* Objective *
Will you transcribe the entries that follow, exactly and in full?

* Data to use *
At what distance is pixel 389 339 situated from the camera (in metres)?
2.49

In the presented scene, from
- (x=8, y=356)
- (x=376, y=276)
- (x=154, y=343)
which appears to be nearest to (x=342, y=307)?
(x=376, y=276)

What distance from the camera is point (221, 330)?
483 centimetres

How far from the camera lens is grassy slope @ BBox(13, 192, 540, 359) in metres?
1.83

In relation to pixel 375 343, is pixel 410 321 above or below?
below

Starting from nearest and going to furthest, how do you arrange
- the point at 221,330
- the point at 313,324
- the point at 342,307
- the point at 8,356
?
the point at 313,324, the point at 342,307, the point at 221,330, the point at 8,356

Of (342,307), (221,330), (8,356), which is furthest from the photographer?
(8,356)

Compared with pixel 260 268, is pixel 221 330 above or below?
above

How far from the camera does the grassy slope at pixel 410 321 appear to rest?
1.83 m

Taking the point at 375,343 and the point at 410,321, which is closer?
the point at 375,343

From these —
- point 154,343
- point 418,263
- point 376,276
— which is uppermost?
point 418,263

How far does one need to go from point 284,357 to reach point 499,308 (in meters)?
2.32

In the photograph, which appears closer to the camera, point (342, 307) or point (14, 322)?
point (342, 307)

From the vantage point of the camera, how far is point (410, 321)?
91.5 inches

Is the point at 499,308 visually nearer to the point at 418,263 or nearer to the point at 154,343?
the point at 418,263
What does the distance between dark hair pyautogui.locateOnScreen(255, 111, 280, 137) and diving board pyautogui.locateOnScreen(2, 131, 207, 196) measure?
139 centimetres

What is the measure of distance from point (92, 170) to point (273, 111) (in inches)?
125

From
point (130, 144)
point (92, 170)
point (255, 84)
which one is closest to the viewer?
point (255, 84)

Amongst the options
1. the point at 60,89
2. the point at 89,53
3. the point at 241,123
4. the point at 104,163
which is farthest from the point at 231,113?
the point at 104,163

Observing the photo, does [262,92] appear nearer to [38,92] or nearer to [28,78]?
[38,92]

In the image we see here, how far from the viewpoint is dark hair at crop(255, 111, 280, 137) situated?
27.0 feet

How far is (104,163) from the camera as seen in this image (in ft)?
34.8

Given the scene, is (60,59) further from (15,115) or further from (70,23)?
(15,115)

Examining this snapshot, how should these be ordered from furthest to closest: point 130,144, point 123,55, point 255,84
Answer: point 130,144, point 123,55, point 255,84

* Response to this task *
At what distance is pixel 389 339 situated from the camera (in metres)?
2.49

In the presented scene, from
- (x=8, y=356)
- (x=376, y=276)
- (x=154, y=343)
which appears to be nearest to (x=342, y=307)?
(x=376, y=276)

What distance from the camera is point (221, 330)?
483 centimetres

How far from the camera lens is grassy slope @ BBox(13, 192, 540, 359) in metres?
1.83

In relation to pixel 375 343, is pixel 410 321 above or below?
below

Starting from nearest and going to furthest, how do you arrange
- the point at 221,330
- the point at 313,324
- the point at 342,307
- the point at 8,356
?
the point at 313,324, the point at 342,307, the point at 221,330, the point at 8,356

Of (342,307), (221,330), (8,356), which is furthest from the photographer?
(8,356)

Compared with pixel 260 268, is pixel 221 330 above or below?
above

How far from the camera does the grassy slope at pixel 410 321 appear to rest?
1.83 m

Taking the point at 375,343 and the point at 410,321, which is closer?
the point at 375,343

From these —
- point 154,343
- point 418,263
- point 376,276
— which is uppermost?
point 418,263

How far does one need to go from point 284,357 to reach point 499,308 (in meters)?
2.32

In the photograph, which appears closer to the camera, point (342, 307) or point (14, 322)?
point (342, 307)

From the vantage point of the camera, how far is point (410, 321)?
91.5 inches

Is the point at 499,308 visually nearer to the point at 418,263 or nearer to the point at 154,343?
the point at 418,263
What does the distance between dark hair pyautogui.locateOnScreen(255, 111, 280, 137) and diving board pyautogui.locateOnScreen(2, 131, 207, 196) measure?
139 centimetres

What is the measure of distance from point (92, 170) to point (273, 111) (in inches)?
125

From
point (130, 144)
point (92, 170)
point (255, 84)
which one is closest to the viewer?
point (255, 84)

Amongst the options
1. the point at 60,89
2. the point at 89,53
3. the point at 241,123
4. the point at 104,163
which is farthest from the point at 231,113?
the point at 104,163

Observing the photo, does [262,92] appear nearer to [38,92] or nearer to [28,78]?
[38,92]

In the image we see here, how far from the viewpoint is dark hair at crop(255, 111, 280, 137) situated?
27.0 feet

How far is (104,163) from the camera as seen in this image (in ft)?
34.8

Given the scene, is (60,59) further from (15,115) or further from (70,23)?
(15,115)

Examining this snapshot, how should these be ordered from furthest to closest: point 130,144, point 123,55, point 255,84
Answer: point 130,144, point 123,55, point 255,84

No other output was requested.